- [WHAT THE TASK REQUIRES]:
Extract the entries in their exact form.

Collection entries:
======
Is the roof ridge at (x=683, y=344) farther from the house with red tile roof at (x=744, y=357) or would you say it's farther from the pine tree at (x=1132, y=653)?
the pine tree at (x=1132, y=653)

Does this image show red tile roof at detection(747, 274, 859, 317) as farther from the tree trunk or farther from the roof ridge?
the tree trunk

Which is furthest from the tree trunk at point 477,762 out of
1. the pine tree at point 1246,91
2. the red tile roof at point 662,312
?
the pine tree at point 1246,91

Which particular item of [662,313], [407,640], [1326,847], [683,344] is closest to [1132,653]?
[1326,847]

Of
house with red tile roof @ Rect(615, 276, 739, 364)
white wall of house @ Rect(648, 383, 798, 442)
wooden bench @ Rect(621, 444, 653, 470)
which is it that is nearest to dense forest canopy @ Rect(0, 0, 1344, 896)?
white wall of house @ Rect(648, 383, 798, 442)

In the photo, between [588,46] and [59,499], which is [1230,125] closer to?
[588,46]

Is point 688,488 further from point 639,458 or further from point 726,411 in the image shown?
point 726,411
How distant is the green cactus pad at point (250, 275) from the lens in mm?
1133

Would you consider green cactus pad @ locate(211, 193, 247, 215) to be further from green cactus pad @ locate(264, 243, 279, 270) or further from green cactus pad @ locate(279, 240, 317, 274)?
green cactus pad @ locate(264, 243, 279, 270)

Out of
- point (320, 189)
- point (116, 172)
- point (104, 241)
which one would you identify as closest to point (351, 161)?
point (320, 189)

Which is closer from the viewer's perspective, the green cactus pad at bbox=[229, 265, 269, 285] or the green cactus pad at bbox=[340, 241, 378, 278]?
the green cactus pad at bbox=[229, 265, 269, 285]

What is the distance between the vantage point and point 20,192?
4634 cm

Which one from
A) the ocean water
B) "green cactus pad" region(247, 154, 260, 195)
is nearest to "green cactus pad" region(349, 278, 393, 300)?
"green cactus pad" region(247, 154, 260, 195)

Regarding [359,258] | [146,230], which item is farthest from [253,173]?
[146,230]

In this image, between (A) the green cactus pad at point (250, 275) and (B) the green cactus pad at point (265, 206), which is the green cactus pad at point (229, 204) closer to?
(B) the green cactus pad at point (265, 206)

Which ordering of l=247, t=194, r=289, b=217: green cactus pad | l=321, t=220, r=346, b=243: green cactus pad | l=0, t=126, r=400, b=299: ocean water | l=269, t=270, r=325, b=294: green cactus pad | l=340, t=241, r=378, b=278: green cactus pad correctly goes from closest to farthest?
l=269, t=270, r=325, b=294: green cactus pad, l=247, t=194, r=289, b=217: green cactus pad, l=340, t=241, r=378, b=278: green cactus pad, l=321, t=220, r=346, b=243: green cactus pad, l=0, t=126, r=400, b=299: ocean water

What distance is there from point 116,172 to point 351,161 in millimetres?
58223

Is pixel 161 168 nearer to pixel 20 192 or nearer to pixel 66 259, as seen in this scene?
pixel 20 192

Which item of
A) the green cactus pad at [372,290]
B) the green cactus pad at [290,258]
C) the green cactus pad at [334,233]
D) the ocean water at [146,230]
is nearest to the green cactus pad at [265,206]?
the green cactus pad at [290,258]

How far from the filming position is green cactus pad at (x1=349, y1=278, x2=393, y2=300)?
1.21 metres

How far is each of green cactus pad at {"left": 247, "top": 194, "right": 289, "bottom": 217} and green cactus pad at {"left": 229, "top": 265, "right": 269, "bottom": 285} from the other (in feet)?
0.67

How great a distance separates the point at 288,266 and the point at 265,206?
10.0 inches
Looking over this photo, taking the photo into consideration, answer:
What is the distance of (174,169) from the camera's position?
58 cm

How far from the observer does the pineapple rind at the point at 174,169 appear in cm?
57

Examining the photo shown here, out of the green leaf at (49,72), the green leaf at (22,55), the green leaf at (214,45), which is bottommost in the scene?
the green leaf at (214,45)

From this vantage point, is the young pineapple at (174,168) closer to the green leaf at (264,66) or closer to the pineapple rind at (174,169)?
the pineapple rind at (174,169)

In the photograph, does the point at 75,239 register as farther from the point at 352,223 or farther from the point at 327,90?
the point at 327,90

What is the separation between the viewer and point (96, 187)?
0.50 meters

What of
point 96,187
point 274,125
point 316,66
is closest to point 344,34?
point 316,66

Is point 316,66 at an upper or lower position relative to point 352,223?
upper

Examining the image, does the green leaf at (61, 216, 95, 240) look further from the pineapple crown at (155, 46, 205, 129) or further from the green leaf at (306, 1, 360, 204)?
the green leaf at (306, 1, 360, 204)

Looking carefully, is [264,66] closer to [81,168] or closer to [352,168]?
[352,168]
======
- [EXPECTED OUTPUT]:
Is the roof ridge at (x=683, y=344) farther from the house with red tile roof at (x=744, y=357) or would you say it's farther from the pine tree at (x=1132, y=653)?
the pine tree at (x=1132, y=653)

Does this image show red tile roof at detection(747, 274, 859, 317) as farther from the tree trunk or farther from the roof ridge?
the tree trunk

Which is furthest from the tree trunk at point 477,762 out of
1. the pine tree at point 1246,91
2. the red tile roof at point 662,312
?
the pine tree at point 1246,91

Which particular item of [662,313], [407,640], [1326,847], [683,344] is closest to [1132,653]?
[1326,847]

Of
house with red tile roof @ Rect(615, 276, 739, 364)
white wall of house @ Rect(648, 383, 798, 442)
wooden bench @ Rect(621, 444, 653, 470)
which is it that is nearest to dense forest canopy @ Rect(0, 0, 1344, 896)?
white wall of house @ Rect(648, 383, 798, 442)

In the photo, between [588,46] and [59,499], which is [1230,125] closer to?
[588,46]

Is point 688,488 further from point 639,458 or further from point 726,411 in the image shown?
point 726,411
How distant is the green cactus pad at point (250, 275) from the lens in mm?
1133

Would you consider green cactus pad @ locate(211, 193, 247, 215) to be further from green cactus pad @ locate(264, 243, 279, 270) or further from green cactus pad @ locate(279, 240, 317, 274)?
green cactus pad @ locate(264, 243, 279, 270)

Out of
- point (320, 189)
- point (116, 172)
- point (104, 241)
which one would you identify as closest to point (351, 161)?
point (320, 189)

Which is closer from the viewer's perspective, the green cactus pad at bbox=[229, 265, 269, 285] or the green cactus pad at bbox=[340, 241, 378, 278]?
the green cactus pad at bbox=[229, 265, 269, 285]

What is the distance between the vantage point and point 20,192?
4634 cm

Which one from
A) the ocean water
B) "green cactus pad" region(247, 154, 260, 195)
is nearest to "green cactus pad" region(349, 278, 393, 300)?
"green cactus pad" region(247, 154, 260, 195)

Regarding [359,258] | [146,230], which item is farthest from [253,173]?
[146,230]

In this image, between (A) the green cactus pad at point (250, 275) and (B) the green cactus pad at point (265, 206), which is the green cactus pad at point (229, 204) closer to?
(B) the green cactus pad at point (265, 206)

Which ordering of l=247, t=194, r=289, b=217: green cactus pad | l=321, t=220, r=346, b=243: green cactus pad | l=0, t=126, r=400, b=299: ocean water | l=269, t=270, r=325, b=294: green cactus pad | l=340, t=241, r=378, b=278: green cactus pad correctly goes from closest to farthest?
l=269, t=270, r=325, b=294: green cactus pad, l=247, t=194, r=289, b=217: green cactus pad, l=340, t=241, r=378, b=278: green cactus pad, l=321, t=220, r=346, b=243: green cactus pad, l=0, t=126, r=400, b=299: ocean water

What distance is there from point 116,172 to point 351,161 in millimetres?
58223

Is pixel 161 168 nearer to pixel 20 192 or nearer to pixel 66 259, as seen in this scene?
pixel 20 192

Which item of
A) the green cactus pad at [372,290]
B) the green cactus pad at [290,258]
C) the green cactus pad at [334,233]
D) the ocean water at [146,230]
is nearest to the green cactus pad at [265,206]?
the green cactus pad at [290,258]

How far from the filming position is green cactus pad at (x1=349, y1=278, x2=393, y2=300)?
1.21 metres

How far is each of green cactus pad at {"left": 247, "top": 194, "right": 289, "bottom": 217} and green cactus pad at {"left": 229, "top": 265, "right": 269, "bottom": 285} from the other (in feet)?
0.67

How great a distance separates the point at 288,266 and the point at 265,206?
10.0 inches
Looking over this photo, taking the photo into consideration, answer:
What is the distance of (174,169) from the camera's position?
58 cm

How far from the observer does the pineapple rind at the point at 174,169 appear in cm?
57

Examining the photo shown here, out of the green leaf at (49,72), the green leaf at (22,55), the green leaf at (214,45), which is bottommost in the scene?
the green leaf at (214,45)

From this vantage point, is the young pineapple at (174,168) closer to the green leaf at (264,66) or closer to the pineapple rind at (174,169)?
the pineapple rind at (174,169)

In the photograph, does the point at 75,239 register as farther from the point at 352,223 or farther from the point at 327,90?
the point at 327,90

What is the separation between the viewer and point (96, 187)?
0.50 meters

What of
point 96,187
point 274,125
point 316,66
is closest to point 344,34?
point 316,66

Is point 316,66 at an upper or lower position relative to point 352,223?
upper

Examining the image, does the green leaf at (61, 216, 95, 240) look further from the pineapple crown at (155, 46, 205, 129) or further from the green leaf at (306, 1, 360, 204)?
the green leaf at (306, 1, 360, 204)

Looking carefully, is [264,66] closer to [81,168] or closer to [352,168]?
[352,168]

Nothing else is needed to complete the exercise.